Figuring out how the installation worked meant realizing that most of these furnishings were dollhouse size. Similarly, the sunset was a matter of a pinpoint light moving slowly down a little translucent screen. On the other hand, the flyover landscape scene was created with a big revolving metal drum covered with an irregular pattern of green flocking; a stationary camera read its surface as a land of a thousand lakes. Even the quasi-musical soundtrack was produced in real time by wall-mounted (and full-scale) audio equipment, including four portable record players and a homemade string instrument vaguely resembling the insides of a miniature piano. Fleetingly, the platters spun and the strings were struck, but you had to dash around to catch them.
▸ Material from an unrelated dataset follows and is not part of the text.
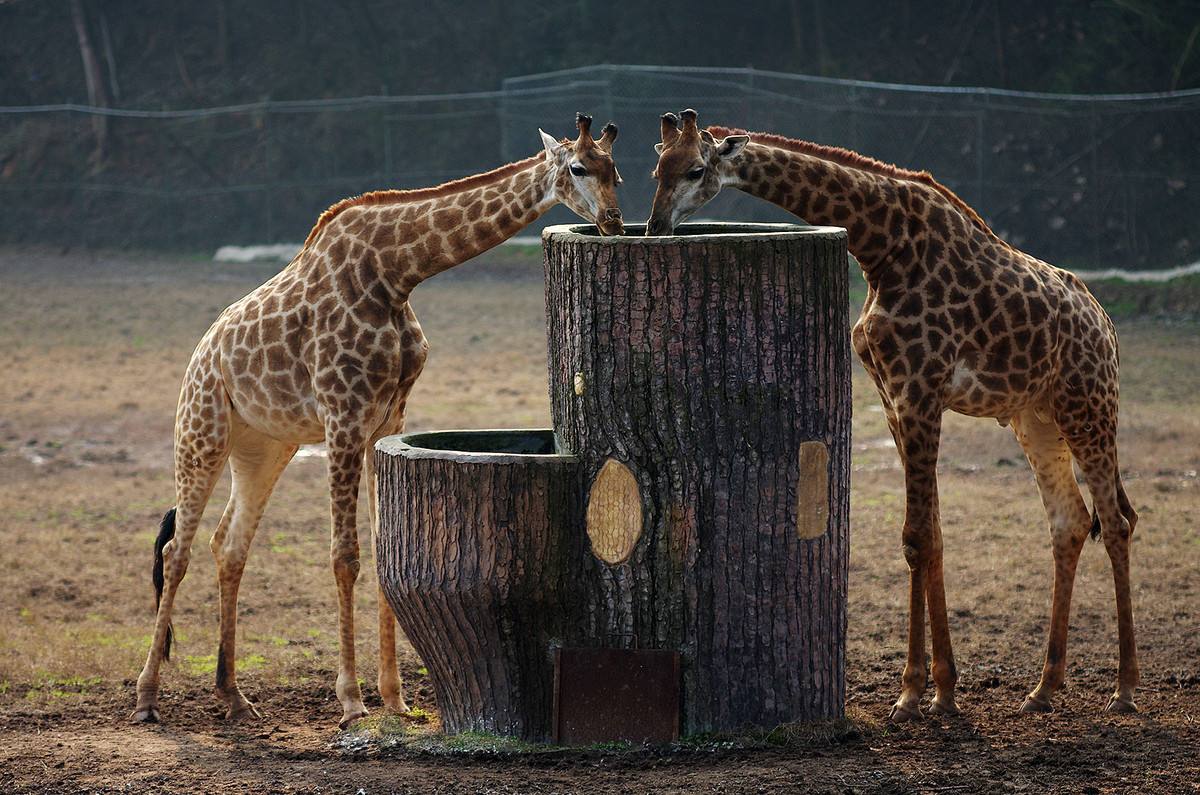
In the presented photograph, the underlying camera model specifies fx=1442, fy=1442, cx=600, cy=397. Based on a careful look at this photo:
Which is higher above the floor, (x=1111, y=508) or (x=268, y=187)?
(x=268, y=187)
In fact, the pleasures of this installation mostly had to do with scuttling between the impressive but unforthcoming assemblages and the appealingly noir-ish video imagery. Just following the paths of the copious wiring as it ran across walls and ceiling, bristling with clusters of digital components and sometimes doubling back on itself in purely decorative redundancy, made you feel something like the magnetic tape in a reel-to-reel player--you found yourself circling from recording equipment to live output in a loop that made the present moment seem uncommonly elusive.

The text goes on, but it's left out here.